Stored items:
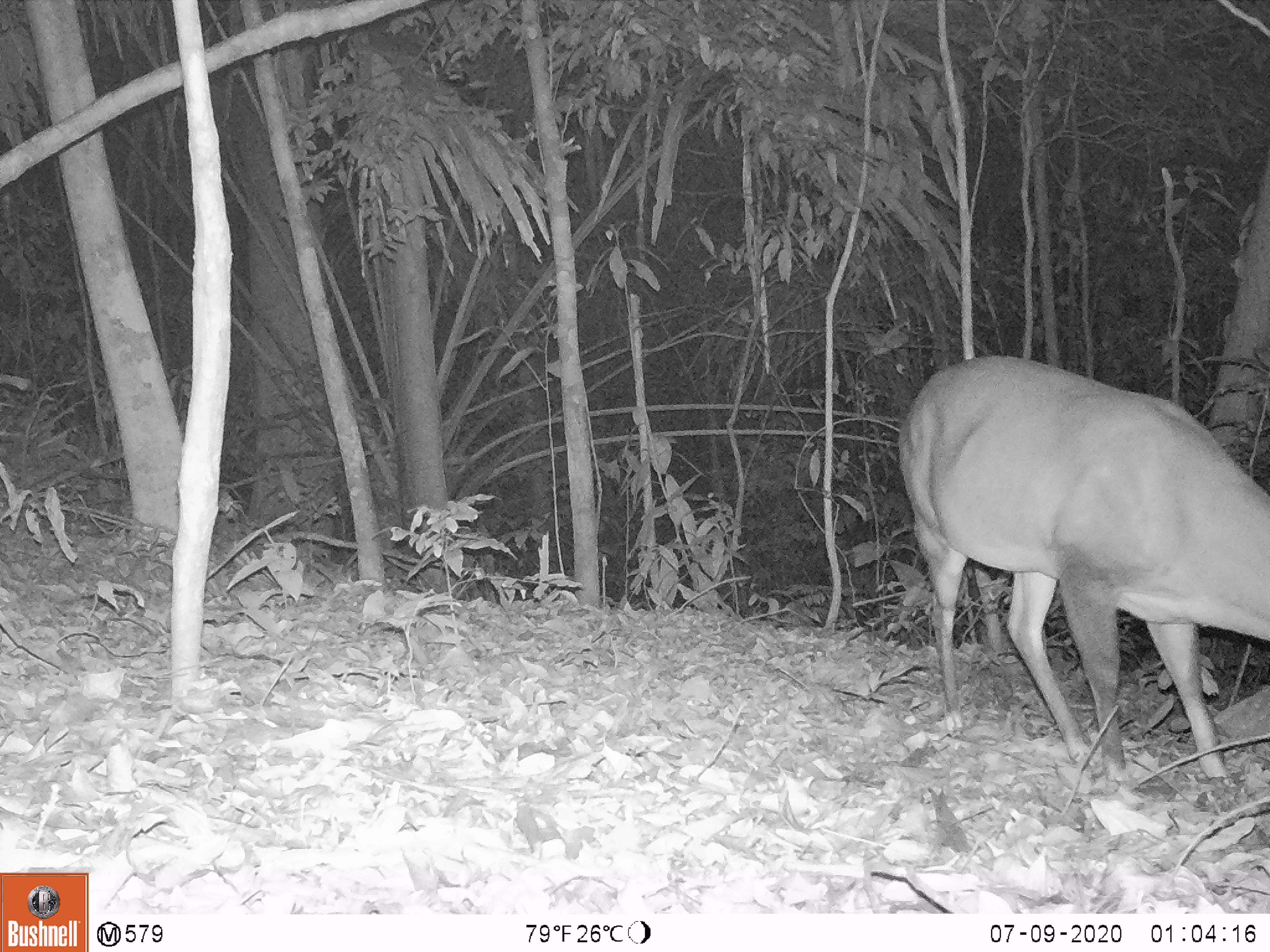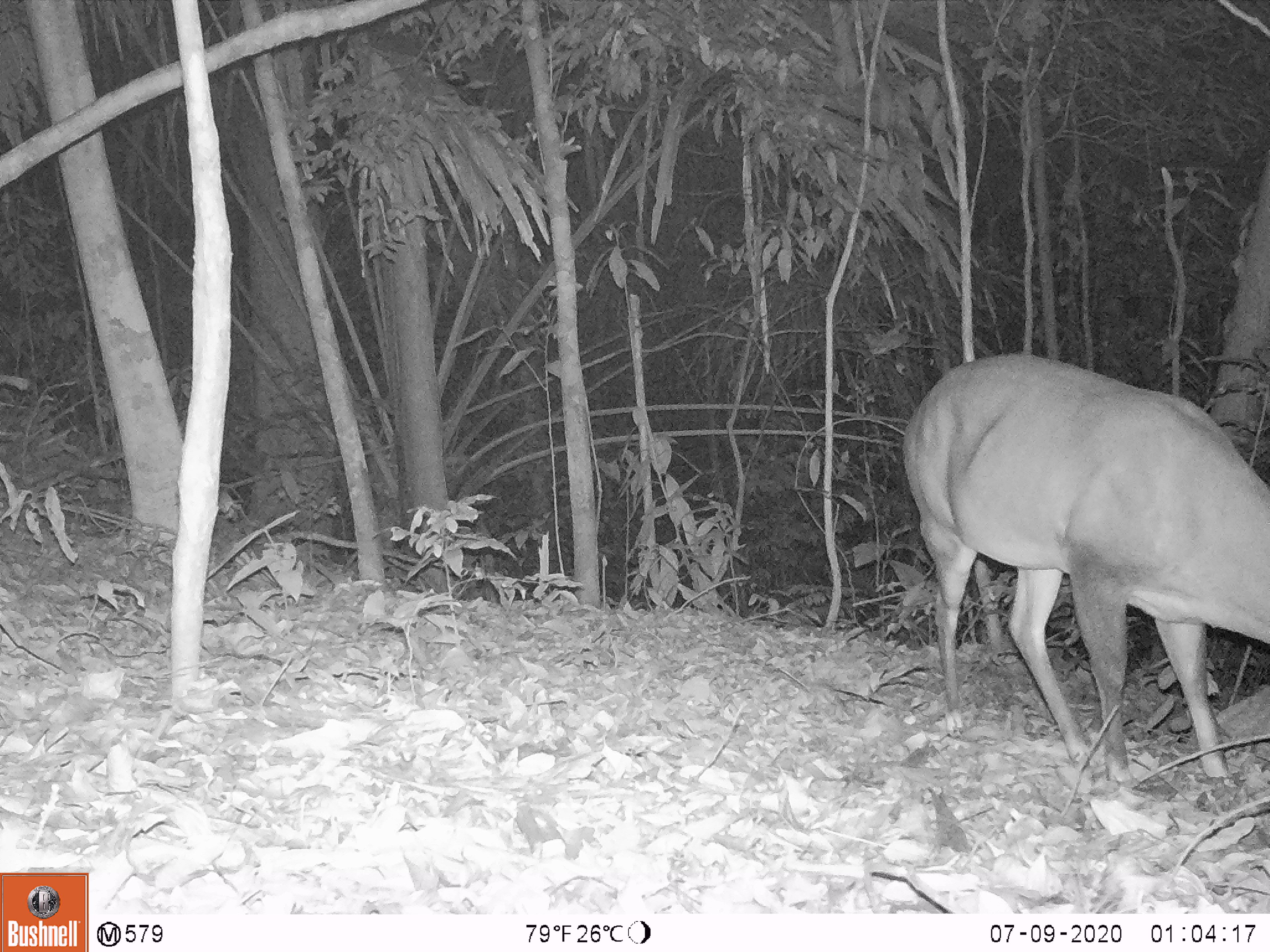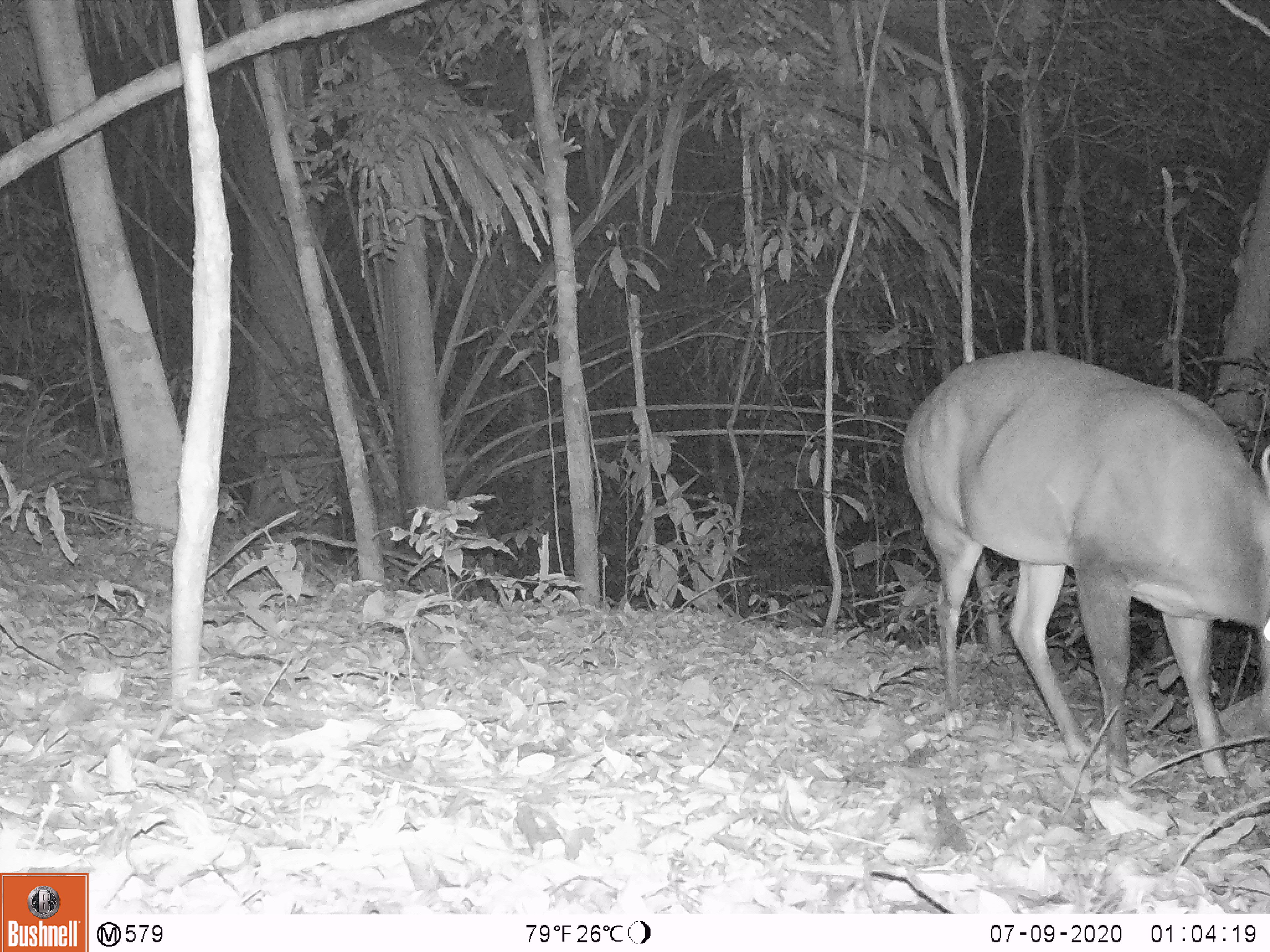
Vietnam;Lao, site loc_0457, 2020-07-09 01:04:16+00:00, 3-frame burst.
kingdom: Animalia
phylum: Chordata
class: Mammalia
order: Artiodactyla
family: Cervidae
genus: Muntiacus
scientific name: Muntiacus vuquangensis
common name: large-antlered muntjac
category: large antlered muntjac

Your goal: Skip the images and restate each record above word for word.

Answer for the task:
Vietnam;Lao, site loc_0457, 2020-07-09 01:04:16+00:00, 3-frame burst.
kingdom: Animalia
phylum: Chordata
class: Mammalia
order: Artiodactyla
family: Cervidae
genus: Muntiacus
scientific name: Muntiacus vuquangensis
common name: large-antlered muntjac
category: large antlered muntjac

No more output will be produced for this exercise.